June 17, 2005 at 8:57 am
This case happen when the diagram was made on a SQL with SP4 and you try to open on a SQL SP3a
Vasc
June 20, 2005 at 7:35 am
I had this problem some time ago on a previous PC after installing VB sp6. My memory is hazy on this but my notes suggest you check any VB (.net) installation you may have. For me the fix was ..."locate file MDT2DF.DLL from within SP5 for VB. Copy this to Program Files/Common Files/Microsoft Shared/MSDesigners98 and replace the current version." May not actually be relevent for more recent development environments but might help you track it down.
June 23, 2005 at 12:25 pm
I applied SQL SP3a (avoided SP4 due to being unfamiliar with the application this developer inherited -- and it's possible use of AWE). Anyway, I still couldn't open the diagram (which was created on a Win2K SP3 machine with SQL2K & No SPs). I finally worked around it by recreating the diagram under a new name using that machine. It warns her that it may not save it, but it does. I'll keep researching this and if I find a "real" solution, I will post it. If anyone else happens across a solution, please post it as well.

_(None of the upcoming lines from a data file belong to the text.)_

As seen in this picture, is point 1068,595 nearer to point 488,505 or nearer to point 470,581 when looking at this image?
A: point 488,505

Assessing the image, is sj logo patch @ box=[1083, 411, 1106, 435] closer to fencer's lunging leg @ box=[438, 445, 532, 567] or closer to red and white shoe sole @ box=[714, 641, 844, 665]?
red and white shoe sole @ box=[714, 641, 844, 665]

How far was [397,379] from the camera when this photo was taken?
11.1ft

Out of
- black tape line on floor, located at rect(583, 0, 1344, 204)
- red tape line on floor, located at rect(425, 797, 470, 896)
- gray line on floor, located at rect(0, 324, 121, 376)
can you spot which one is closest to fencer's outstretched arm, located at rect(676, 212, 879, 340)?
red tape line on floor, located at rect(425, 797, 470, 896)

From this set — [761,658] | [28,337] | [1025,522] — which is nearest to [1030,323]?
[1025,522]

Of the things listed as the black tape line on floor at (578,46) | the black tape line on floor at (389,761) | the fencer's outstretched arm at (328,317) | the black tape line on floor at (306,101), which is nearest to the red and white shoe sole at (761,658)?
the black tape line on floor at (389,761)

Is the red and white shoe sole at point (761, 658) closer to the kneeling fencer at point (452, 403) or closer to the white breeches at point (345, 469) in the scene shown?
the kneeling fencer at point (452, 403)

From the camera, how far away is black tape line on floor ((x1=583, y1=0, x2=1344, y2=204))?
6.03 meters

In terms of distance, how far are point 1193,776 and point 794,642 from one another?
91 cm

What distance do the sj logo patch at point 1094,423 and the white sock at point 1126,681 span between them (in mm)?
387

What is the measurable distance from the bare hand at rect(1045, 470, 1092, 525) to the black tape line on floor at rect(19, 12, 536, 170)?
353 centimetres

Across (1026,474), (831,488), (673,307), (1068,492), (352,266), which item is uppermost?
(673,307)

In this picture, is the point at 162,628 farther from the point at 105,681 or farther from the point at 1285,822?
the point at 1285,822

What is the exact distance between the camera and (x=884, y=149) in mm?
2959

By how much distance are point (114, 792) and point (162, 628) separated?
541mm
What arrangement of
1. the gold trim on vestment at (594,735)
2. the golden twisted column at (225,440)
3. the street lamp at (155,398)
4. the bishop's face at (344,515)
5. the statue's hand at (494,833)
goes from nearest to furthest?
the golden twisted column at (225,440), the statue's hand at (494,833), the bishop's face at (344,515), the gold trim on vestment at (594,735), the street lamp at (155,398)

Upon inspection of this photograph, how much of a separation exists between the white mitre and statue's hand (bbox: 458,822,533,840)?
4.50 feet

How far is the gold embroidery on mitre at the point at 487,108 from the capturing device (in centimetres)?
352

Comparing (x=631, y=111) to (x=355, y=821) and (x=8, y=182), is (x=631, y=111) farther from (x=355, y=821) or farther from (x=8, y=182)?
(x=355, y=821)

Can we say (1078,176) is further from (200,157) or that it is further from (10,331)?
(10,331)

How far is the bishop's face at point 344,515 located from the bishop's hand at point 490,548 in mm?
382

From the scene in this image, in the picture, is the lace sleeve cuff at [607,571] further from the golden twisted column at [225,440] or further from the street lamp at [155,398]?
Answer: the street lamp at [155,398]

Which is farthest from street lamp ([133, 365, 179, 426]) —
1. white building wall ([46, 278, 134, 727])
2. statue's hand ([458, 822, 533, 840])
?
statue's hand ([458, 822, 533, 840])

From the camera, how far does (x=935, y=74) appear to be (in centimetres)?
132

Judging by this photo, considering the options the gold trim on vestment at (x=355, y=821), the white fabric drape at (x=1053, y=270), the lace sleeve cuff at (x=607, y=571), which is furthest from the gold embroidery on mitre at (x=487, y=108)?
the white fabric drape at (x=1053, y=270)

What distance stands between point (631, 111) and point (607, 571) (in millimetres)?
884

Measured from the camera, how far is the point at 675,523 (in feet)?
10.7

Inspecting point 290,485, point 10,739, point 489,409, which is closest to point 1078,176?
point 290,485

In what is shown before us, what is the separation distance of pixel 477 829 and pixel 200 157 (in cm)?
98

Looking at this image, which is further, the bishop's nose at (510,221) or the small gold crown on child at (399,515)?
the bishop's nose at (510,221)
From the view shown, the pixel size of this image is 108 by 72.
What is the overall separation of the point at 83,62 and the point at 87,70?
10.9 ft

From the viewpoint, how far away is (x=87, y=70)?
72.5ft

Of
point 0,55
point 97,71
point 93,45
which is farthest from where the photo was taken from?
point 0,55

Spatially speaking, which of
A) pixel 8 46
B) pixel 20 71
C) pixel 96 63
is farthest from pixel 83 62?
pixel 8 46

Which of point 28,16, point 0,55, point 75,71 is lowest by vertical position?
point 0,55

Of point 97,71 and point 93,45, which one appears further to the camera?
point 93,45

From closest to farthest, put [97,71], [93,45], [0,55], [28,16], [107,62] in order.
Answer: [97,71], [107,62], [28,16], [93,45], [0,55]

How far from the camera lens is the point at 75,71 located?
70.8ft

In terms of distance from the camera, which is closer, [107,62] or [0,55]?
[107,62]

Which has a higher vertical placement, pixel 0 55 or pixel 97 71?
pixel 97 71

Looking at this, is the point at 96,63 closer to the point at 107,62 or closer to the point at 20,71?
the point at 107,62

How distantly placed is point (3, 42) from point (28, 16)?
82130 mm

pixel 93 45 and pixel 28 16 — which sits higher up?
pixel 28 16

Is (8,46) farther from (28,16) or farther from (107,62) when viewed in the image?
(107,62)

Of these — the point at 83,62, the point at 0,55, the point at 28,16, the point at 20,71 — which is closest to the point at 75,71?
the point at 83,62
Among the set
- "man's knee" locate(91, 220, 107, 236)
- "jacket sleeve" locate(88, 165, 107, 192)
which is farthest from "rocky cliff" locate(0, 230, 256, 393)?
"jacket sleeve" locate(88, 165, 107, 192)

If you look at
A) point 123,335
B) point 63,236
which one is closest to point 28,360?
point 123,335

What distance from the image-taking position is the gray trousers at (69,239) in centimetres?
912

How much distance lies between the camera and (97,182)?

Thank you for all of the suggestions.
June 24, 2005 at 2:36 am
Hello,
Well, if the application 'uses' AWE it should be fairly simple to detect... Check the sp_configure, row: awe enabled. If AWE is not enabled then the application does not (cannot) use AWE...
And to make things easier MS has now come up with a fix for the AWE problem that actually fixes it
I hadn't heard Vasc's comment before but luckily (?) I have at least two machines which differs in service packs. I.e few with 3a (.818 | .760) and some more with 4 (.2039). So I gave it a try.
...and I couldn't reproduce that behaviour. So I would go with TonyWilliams's solution to see if that could help.